▶ _EXERCISES_
a – In the blog post "Sit With It," which three things does the writer call the biggest health aids in the world?
b – Reproduce word for word the passage of the blog post "Sit With It" that lies between "Sarah Morgan" and "I’m having it.", inclusive.

Sarah Morgan

Healthcare Geek.
Professional Communicator.

organization

Sit With It

You know that odd experience where, once you’ve heard a new idea, it will show up all over? Synchronicity? Serendipity? Collusion of the universal powers? Whatever it is, I’m having it.

“Sit with it.” That’s the concept that is showing up everywhere to me. Maybe it’s a trendy phrase, but I’m seeing it everywhere, and it’s hitting home for me. Firstly, because it’s one of those things that I know works. And secondly, because it’s one of those things I’m exquisitely poor at.

It really is a type of organization – mental organization. I can get so fussed up about all the things going on in life that I don’t address which ones I’ve added  to keep me from thinking about the uncomfortable stuff I’d rather avoid. It’s subconscious mental slovenliness. You need to declutter, and unlike physical decluttering, which involves a lot of movement, mental decluttering often involves – you guessed it – sitting with it.

If you’re in emotional pain, you don’t just need to move past the hurt, you need to dig it out and sit with it. Don’t devote your life to it – but do identify it, and look at it so you really know what you’re looking at. We tuck down so much of the stuff that upsets us that when we finally do this, it’s amazing how a. obvious and b. not-so-scary-after-all it really is. This is hard for me, because I come from a lifetime of “tucking it down” and a genetic heritage of it.(I’m Irish: they don’t talk about what’s wrong, they make jokes about it.) But after many years of working hard on this, I’ve made strides. (At least now I notice when I’m avoiding things.  That counts as progress, right?)

And if you’re in physical pain, you need to sit with it. Really notice what’s going on and consider what can help it. I’m convinced that the three biggest health aids in the world are sleep, water, and conscious focus. I rolled my ankle on Saturday, and as twitchy and frustrated as I’ve been, I’ve been really paying attention to it… and it’s been working.

And in any relationship, you need to sit with it. If you care about a person, you need to say hard truths and ask uncomfortable questions sometimes. But then, this is the hard part – you have to shut up and listen. That’s the part that makes a difference.

Nothing makes me fidgety more than someone (including myself) telling me to sit still. Nothing makes me more uncomfortable than losing the distraction I’m hiding behind. Nothing, therefore, is more worth it. So I’m sitting with it.

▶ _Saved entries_

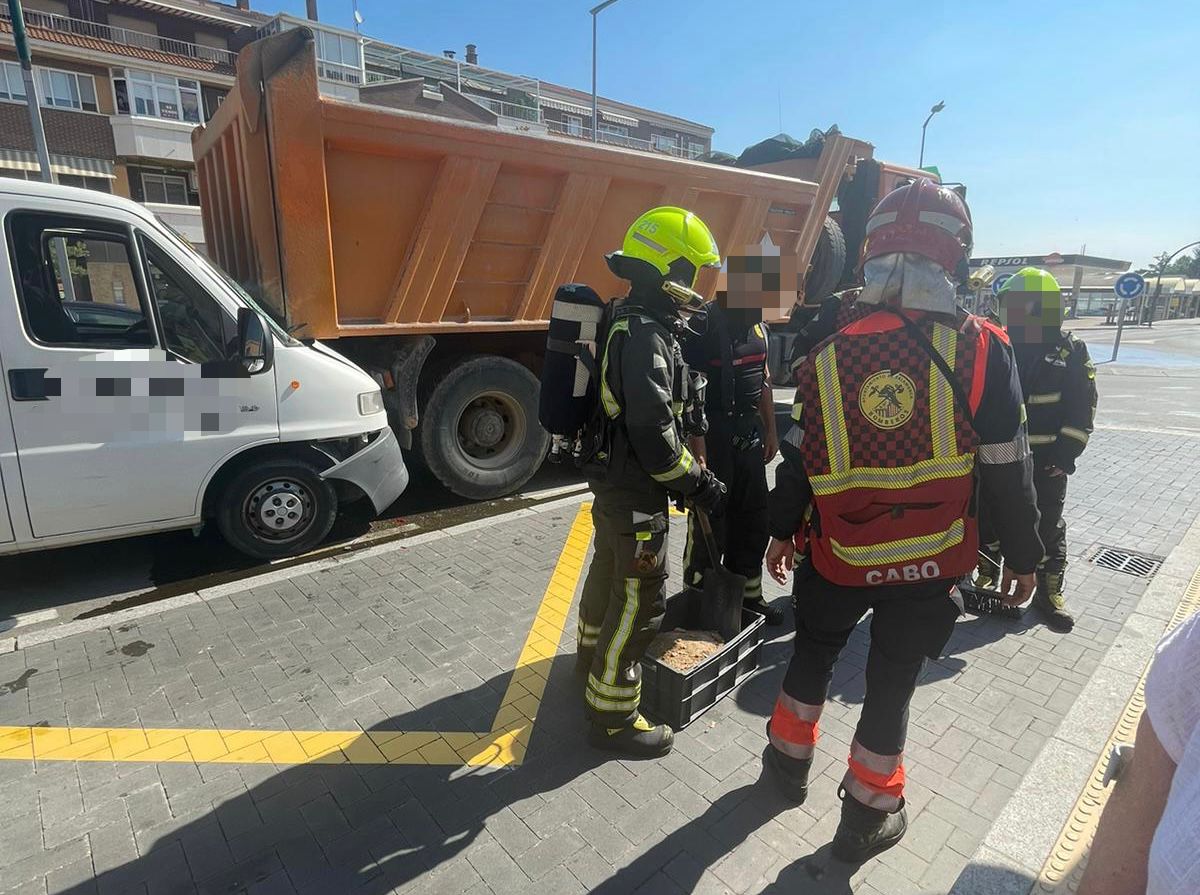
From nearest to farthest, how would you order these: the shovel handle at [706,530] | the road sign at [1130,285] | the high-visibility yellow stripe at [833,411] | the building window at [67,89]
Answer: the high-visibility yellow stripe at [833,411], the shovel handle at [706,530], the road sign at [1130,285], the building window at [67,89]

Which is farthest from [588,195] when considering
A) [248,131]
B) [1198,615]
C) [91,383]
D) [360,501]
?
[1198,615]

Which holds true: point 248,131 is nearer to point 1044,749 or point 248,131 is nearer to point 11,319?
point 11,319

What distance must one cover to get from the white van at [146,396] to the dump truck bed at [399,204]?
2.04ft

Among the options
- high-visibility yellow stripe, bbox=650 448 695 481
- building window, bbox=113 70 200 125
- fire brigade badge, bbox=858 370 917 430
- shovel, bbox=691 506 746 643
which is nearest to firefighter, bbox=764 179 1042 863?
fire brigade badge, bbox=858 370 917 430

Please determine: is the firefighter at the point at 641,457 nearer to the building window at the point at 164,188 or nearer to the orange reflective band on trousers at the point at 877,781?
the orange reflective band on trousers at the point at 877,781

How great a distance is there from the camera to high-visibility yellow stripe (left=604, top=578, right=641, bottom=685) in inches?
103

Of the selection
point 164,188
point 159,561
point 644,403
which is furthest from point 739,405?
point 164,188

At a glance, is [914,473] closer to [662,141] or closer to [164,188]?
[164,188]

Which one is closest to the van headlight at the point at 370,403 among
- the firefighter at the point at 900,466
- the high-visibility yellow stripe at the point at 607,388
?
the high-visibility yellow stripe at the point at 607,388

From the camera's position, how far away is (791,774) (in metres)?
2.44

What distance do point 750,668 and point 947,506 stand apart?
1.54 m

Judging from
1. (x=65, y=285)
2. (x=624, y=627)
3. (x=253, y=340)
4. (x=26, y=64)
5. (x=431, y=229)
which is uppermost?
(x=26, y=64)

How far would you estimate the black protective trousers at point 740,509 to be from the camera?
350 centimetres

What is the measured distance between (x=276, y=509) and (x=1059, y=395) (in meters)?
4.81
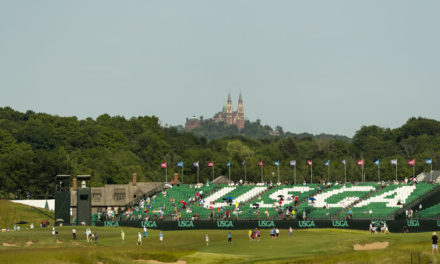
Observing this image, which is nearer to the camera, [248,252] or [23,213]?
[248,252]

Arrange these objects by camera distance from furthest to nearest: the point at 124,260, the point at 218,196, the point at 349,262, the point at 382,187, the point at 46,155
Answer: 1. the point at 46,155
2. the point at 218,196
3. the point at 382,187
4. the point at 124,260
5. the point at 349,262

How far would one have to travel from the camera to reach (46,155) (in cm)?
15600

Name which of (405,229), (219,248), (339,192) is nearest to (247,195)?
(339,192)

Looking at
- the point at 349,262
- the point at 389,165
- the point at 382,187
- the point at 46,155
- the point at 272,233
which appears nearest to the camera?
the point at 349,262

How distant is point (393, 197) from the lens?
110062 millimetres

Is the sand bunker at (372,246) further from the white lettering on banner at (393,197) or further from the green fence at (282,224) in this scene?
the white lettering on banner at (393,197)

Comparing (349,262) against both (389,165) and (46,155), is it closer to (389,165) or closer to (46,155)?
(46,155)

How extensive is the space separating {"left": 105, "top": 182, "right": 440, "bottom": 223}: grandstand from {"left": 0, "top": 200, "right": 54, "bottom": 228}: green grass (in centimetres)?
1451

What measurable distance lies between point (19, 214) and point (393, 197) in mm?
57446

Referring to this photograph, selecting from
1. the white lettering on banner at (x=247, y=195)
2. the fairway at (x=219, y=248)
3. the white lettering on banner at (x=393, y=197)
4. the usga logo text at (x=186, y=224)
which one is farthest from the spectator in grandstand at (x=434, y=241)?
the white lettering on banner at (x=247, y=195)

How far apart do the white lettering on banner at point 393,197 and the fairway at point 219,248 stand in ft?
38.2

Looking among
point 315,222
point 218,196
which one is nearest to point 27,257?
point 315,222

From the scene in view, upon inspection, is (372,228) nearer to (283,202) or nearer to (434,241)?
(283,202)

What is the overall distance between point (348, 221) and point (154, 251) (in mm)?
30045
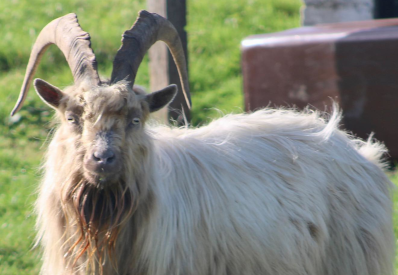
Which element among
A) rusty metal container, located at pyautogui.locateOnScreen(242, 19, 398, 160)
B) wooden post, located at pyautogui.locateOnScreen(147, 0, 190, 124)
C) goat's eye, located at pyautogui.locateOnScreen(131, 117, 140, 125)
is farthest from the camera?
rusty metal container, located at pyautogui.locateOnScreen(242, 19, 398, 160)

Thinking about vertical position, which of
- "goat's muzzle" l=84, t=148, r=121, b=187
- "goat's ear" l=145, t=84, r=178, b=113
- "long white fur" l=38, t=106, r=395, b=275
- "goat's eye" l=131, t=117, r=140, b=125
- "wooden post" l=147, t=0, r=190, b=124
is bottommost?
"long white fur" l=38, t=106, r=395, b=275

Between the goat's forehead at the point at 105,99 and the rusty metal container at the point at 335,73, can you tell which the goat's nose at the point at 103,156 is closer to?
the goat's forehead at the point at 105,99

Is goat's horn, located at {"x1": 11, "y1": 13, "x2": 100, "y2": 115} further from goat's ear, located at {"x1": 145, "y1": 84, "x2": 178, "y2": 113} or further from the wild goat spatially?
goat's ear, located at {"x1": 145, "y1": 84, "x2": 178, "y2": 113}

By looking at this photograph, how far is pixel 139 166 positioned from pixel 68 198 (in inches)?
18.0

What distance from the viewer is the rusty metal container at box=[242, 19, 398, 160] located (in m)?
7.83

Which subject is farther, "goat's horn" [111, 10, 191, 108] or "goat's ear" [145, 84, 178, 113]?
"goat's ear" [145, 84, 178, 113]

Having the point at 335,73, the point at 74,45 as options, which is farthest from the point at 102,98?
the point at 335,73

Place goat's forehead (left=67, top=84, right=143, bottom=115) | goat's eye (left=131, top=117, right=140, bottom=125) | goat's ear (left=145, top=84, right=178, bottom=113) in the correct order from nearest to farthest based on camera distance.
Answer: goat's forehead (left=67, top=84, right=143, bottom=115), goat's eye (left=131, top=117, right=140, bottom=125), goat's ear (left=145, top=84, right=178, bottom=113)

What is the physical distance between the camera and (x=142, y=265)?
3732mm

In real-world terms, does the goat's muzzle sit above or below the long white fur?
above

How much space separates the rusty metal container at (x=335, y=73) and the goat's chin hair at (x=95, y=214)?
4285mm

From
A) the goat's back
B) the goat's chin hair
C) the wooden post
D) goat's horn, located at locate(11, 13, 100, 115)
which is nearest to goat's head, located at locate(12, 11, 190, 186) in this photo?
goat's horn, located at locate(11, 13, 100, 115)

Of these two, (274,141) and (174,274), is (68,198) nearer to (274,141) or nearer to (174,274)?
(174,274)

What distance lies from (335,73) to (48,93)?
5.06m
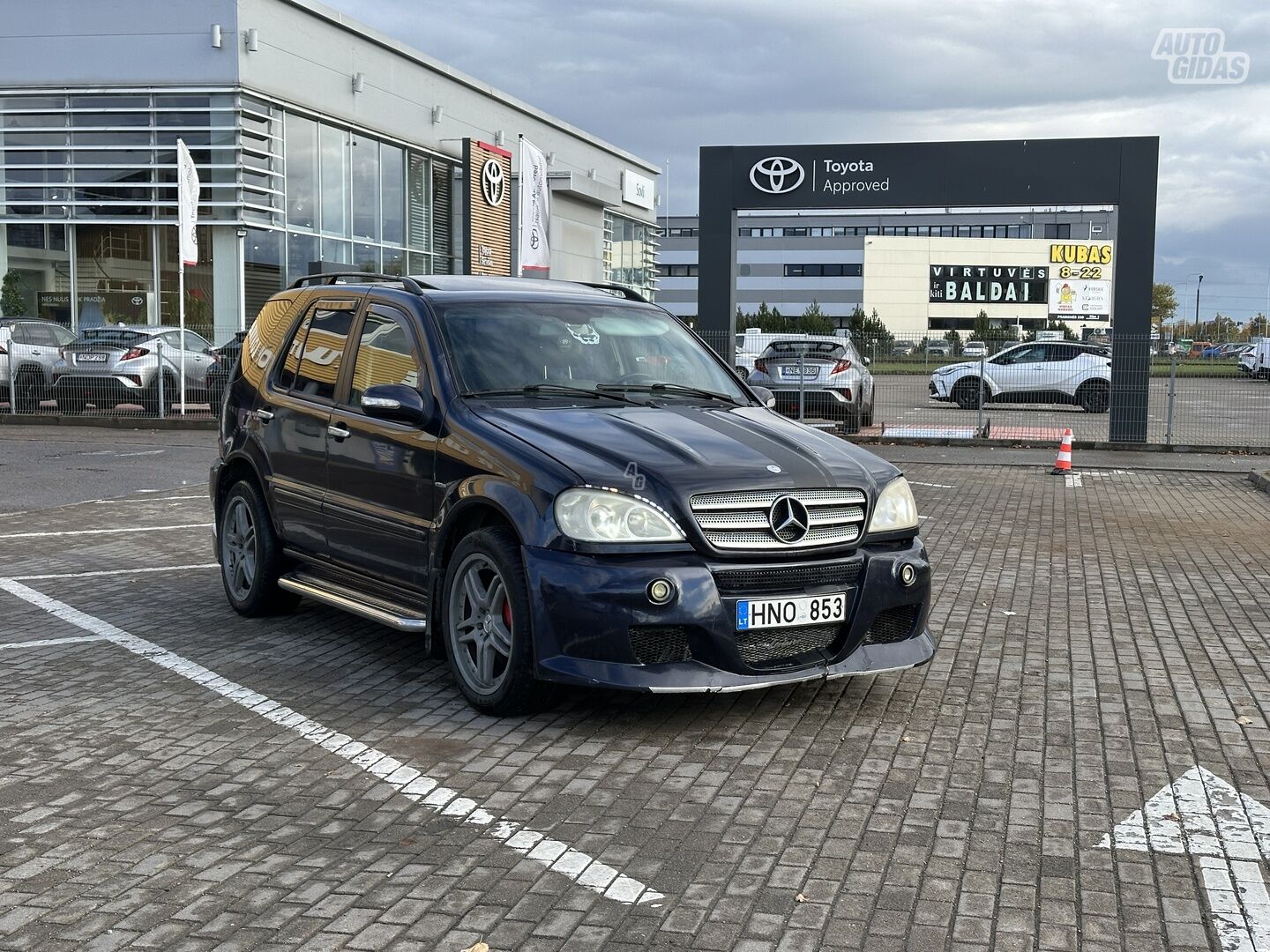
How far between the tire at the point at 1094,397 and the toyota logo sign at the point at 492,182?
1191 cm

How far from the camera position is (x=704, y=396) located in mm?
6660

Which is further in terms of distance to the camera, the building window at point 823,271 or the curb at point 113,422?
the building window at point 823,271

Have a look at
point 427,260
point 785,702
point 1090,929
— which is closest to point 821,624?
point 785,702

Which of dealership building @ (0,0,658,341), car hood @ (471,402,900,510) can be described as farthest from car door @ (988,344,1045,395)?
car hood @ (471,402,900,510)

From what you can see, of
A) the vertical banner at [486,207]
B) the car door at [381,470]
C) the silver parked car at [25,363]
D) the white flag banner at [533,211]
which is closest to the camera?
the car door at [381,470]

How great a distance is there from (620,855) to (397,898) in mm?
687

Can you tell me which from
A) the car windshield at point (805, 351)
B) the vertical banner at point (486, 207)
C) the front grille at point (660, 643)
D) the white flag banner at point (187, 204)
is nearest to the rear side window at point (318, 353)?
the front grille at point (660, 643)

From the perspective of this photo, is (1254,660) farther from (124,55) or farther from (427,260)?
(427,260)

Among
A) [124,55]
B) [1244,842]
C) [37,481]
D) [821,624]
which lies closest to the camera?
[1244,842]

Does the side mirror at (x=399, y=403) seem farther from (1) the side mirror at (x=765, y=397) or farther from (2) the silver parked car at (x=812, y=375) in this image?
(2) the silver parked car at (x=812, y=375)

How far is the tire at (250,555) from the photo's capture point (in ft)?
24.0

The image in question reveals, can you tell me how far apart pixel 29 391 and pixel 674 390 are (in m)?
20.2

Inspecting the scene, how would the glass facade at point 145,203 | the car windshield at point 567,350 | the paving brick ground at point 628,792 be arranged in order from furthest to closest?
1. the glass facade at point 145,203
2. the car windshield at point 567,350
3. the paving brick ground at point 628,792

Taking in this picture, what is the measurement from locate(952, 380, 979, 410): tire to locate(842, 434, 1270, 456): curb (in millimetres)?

▶ _SOLVED PROBLEMS_
a – Sleep, water, and conscious focus.

b –
Sarah Morgan

Healthcare Geek.
Professional Communicator.

organization

Sit With It

You know that odd experience where, once you’ve heard a new idea, it will show up all over? Synchronicity? Serendipity? Collusion of the universal powers? Whatever it is, I’m having it.